Auteur(s) : Elliot A. Smith, Jagriti Singh

Le 16 juillet 2019

Dans ce bulletin d’actualités

  • Définir les cinq erreurs fréquentes dans les contrats de construction
  • Déterminer les risques et les conséquences de telles erreurs
  • Offrir des modèles de contrat et autres solutions pour les éviter

Elliot Smith, associé du groupe Construction et infrastructure d’Osler, est ingénieur et possède plus de 10 ans d’expérience en négociation de contrats de construction.

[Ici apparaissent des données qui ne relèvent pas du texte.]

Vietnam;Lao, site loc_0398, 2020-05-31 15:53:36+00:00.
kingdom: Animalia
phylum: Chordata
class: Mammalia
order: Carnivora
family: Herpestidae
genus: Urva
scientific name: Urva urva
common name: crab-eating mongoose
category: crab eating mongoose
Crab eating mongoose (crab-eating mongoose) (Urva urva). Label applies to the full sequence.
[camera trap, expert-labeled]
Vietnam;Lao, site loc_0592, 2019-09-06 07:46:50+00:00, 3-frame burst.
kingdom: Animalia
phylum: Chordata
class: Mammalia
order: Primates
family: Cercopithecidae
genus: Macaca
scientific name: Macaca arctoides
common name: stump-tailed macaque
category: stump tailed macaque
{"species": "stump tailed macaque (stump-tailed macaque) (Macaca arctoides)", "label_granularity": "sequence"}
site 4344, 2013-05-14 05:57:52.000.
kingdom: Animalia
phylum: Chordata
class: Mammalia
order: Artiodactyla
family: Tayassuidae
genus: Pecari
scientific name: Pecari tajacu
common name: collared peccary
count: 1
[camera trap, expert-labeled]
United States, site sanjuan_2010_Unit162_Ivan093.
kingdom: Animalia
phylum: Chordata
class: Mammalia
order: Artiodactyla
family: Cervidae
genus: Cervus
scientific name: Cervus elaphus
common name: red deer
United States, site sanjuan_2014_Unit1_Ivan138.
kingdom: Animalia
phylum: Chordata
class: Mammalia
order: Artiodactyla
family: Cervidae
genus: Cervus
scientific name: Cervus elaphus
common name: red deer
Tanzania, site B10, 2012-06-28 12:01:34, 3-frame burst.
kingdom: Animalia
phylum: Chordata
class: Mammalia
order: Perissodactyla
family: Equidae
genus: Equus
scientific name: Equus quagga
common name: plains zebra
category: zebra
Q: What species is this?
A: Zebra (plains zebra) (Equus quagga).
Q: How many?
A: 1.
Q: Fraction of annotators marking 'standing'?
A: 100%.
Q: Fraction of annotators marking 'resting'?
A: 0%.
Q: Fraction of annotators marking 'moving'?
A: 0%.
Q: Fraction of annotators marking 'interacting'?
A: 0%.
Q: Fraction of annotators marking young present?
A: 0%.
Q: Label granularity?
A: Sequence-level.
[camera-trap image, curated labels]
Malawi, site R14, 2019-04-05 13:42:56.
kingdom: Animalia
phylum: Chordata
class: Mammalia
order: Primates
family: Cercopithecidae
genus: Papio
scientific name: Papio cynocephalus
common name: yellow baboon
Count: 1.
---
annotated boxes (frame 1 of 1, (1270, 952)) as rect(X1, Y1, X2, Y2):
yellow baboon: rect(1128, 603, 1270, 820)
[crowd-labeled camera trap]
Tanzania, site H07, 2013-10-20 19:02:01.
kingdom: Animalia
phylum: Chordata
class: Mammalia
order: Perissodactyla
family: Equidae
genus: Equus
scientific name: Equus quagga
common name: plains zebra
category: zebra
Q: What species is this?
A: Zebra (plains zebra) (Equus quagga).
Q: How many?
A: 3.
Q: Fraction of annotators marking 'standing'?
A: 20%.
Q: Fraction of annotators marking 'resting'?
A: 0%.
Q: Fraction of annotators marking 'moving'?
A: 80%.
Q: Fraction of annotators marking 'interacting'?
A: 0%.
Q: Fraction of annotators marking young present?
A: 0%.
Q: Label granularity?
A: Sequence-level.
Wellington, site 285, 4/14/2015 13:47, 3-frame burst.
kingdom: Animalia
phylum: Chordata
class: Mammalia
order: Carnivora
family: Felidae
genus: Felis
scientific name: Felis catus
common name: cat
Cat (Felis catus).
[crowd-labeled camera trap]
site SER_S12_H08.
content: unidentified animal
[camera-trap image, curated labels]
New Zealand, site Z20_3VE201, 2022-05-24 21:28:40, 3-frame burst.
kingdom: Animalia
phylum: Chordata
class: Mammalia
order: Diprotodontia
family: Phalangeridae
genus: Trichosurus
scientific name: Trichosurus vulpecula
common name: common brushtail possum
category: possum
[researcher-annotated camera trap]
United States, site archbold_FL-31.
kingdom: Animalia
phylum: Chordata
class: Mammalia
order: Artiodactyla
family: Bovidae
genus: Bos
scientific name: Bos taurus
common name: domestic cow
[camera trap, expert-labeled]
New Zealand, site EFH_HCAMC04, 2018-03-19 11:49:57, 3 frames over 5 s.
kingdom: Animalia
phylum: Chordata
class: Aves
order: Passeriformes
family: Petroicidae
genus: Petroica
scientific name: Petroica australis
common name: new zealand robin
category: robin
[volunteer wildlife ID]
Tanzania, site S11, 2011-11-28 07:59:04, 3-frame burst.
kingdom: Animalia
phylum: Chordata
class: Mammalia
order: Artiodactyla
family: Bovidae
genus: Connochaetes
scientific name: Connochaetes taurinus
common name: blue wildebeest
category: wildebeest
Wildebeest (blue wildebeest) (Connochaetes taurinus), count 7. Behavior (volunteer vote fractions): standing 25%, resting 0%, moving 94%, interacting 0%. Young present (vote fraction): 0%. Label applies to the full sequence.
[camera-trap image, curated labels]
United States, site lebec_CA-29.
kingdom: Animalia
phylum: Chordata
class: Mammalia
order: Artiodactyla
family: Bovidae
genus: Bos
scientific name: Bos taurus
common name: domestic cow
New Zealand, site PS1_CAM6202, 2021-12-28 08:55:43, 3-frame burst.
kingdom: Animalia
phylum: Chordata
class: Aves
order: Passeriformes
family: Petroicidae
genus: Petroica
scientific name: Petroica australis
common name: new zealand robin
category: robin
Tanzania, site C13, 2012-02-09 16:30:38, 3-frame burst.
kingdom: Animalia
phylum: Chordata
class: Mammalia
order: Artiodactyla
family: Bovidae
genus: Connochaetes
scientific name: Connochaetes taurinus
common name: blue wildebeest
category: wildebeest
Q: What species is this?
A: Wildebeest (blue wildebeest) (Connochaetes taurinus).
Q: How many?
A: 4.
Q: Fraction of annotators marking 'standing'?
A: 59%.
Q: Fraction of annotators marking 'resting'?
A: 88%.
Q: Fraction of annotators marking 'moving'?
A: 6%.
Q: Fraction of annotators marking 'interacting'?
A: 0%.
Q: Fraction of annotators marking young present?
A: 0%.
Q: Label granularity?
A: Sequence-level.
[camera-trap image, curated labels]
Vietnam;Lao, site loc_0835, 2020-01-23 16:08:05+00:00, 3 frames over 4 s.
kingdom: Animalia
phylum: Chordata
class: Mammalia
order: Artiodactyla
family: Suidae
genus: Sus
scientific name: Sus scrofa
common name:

Il a récemment écrit un guide exhaustif, The Canadian Construction Contracts Guidebook, dans le but d’aider quiconque devant négocier un contrat de construction – avocats, propriétaires, entrepreneurs, consultants – dans le cadre d’un projet de construction.

Le contrat de construction est l’outil qui balise la relation entre un propriétaire et son entrepreneur ou directeur des travaux. Ce type de contrat demande réflexion, négociation et rédaction rigoureuses, car en plus de définir la relation entre les parties, il donne des précisions sur le projet, répartit les risques et prévoit les mécanismes pour les atténuer. Qu’il s’agisse de simples rénovations résidentielles ou d’un grand projet d’infrastructure, les parties vont généralement conclure une forme ou une autre de contrat écrit. Cela dit, nous y voyons trop souvent les erreurs suivantes.

1re erreur – Contrat à prix fixe ou à prix coûtant majoré?

Les contrats de construction à prix fixe sont les plus courants. Dès le début du projet, le propriétaire en connaît le coût avec une grande certitude. Cela signifie que le propriétaire et l’entrepreneur s’entendent sur les travaux à effectuer et conviennent d’un prix. Il existe donc peu de possibilités que l’entrepreneur puisse y apporter un changement. Aussi étonnant que cela puisse paraître, nous voyons souvent des contrats de construction flous – on ne sait pas vraiment s’ils sont à prix fixe ou à prix coûtant majoré.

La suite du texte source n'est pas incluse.